PROBLEM TO WORK ON ▸ Please repeat the text of every one of the records below word for word, leaving the pictures out of your answer.

EXTRACTED MATERIAL ▸
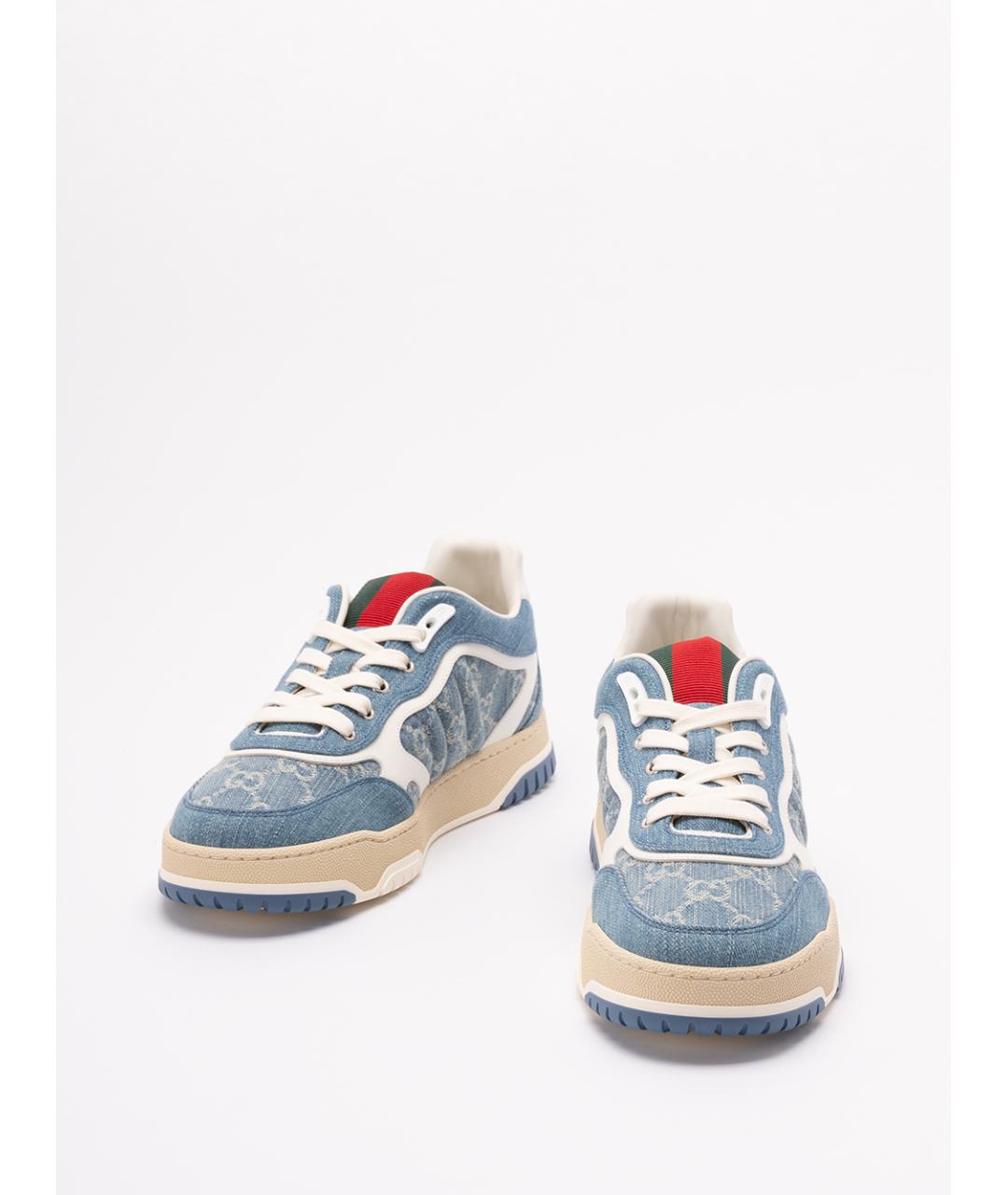 GUCCI Голубые текстильные низкие кроссовки / кеды, фото 2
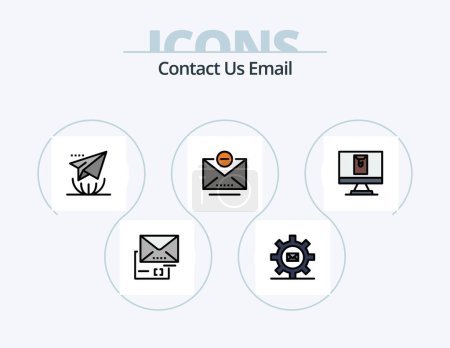 Illustration for Email Line Filled Icon Pack 5 Icon Design. outbox. send. delete. letter. email - Royalty Free Image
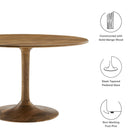 Modway Lippa 48" Round Solid Wood Dining Table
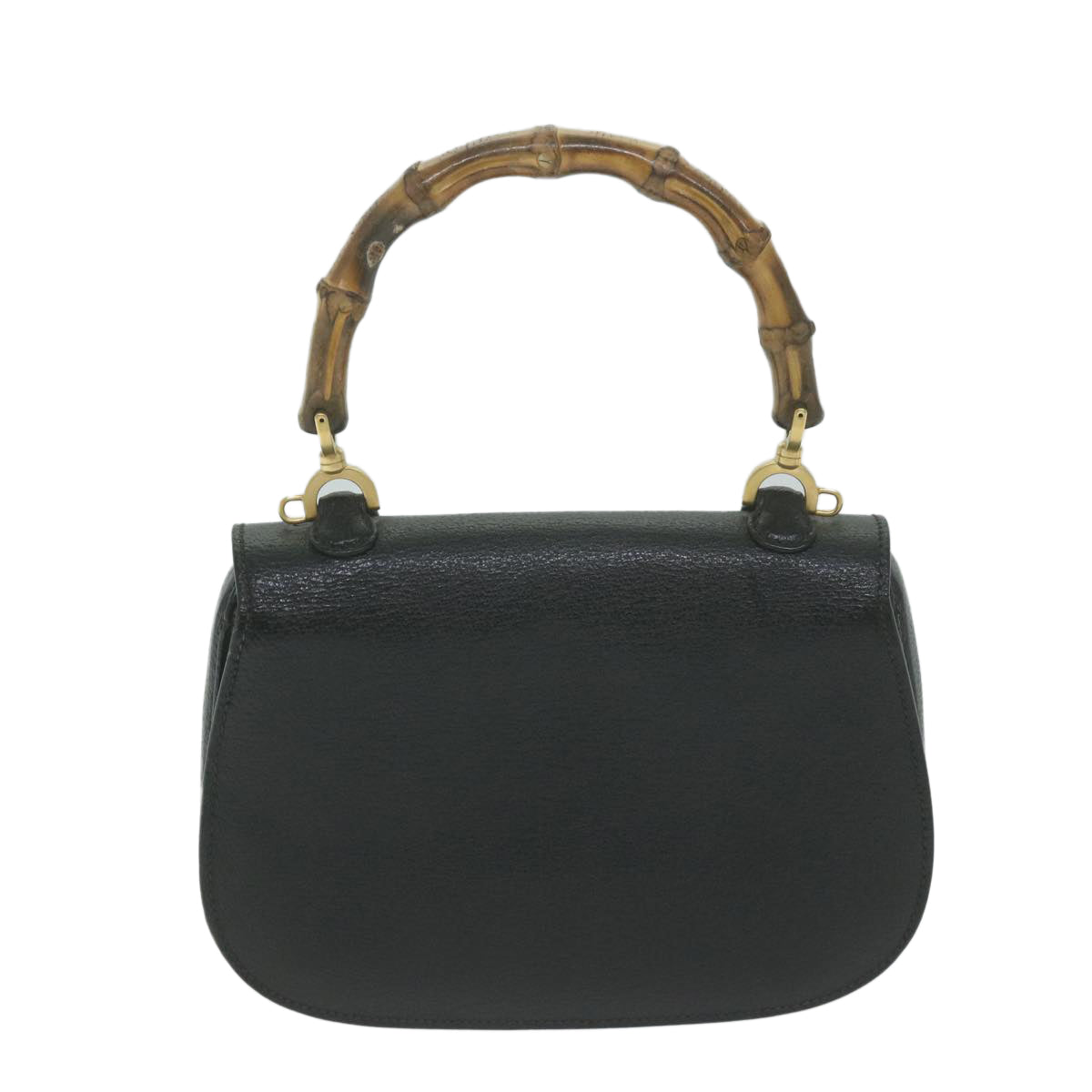 GUCCI Bamboo Hand Bag Leather Black 002 1186  am5765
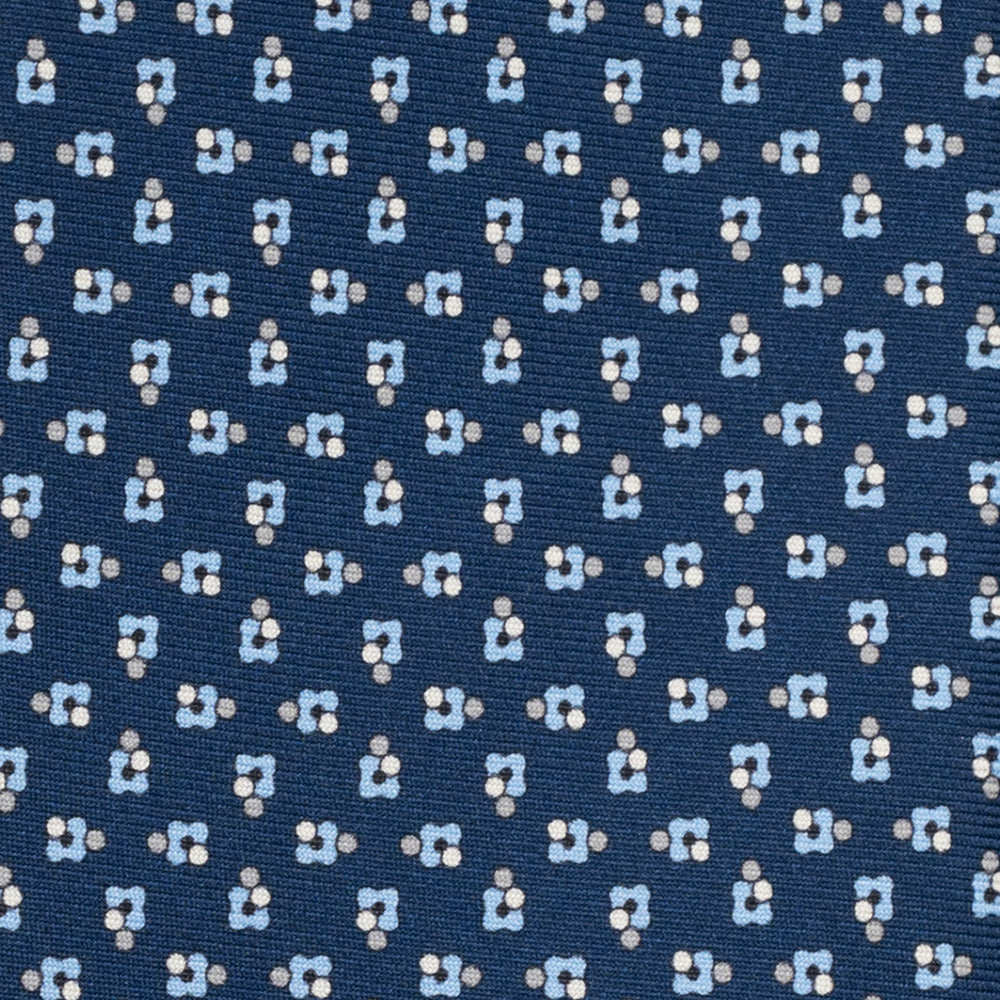 Cravatta 3 pieghe in Seta, Fantasia Floreale, Blu Grigio - JA057247-10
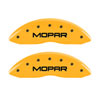 MGP 42011FMOPYL | Front set 2 Caliper Covers Engraved Front MOPAR Yellow finish black ch; 2011-2019 Alternate Image 1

ANSWER BOX ▸
 GUCCI Голубые текстильные низкие кроссовки / кеды, фото 2
 Illustration for Email Line Filled Icon Pack 5 Icon Design. outbox. send. delete. letter. email - Royalty Free Image
 Modway Lippa 48" Round Solid Wood Dining Table
 GUCCI Bamboo Hand Bag Leather Black 002 1186  am5765
 Cravatta 3 pieghe in Seta, Fantasia Floreale, Blu Grigio - JA057247-10
 MGP 42011FMOPYL | Front set 2 Caliper Covers Engraved Front MOPAR Yellow finish black ch; 2011-2019 Alternate Image 1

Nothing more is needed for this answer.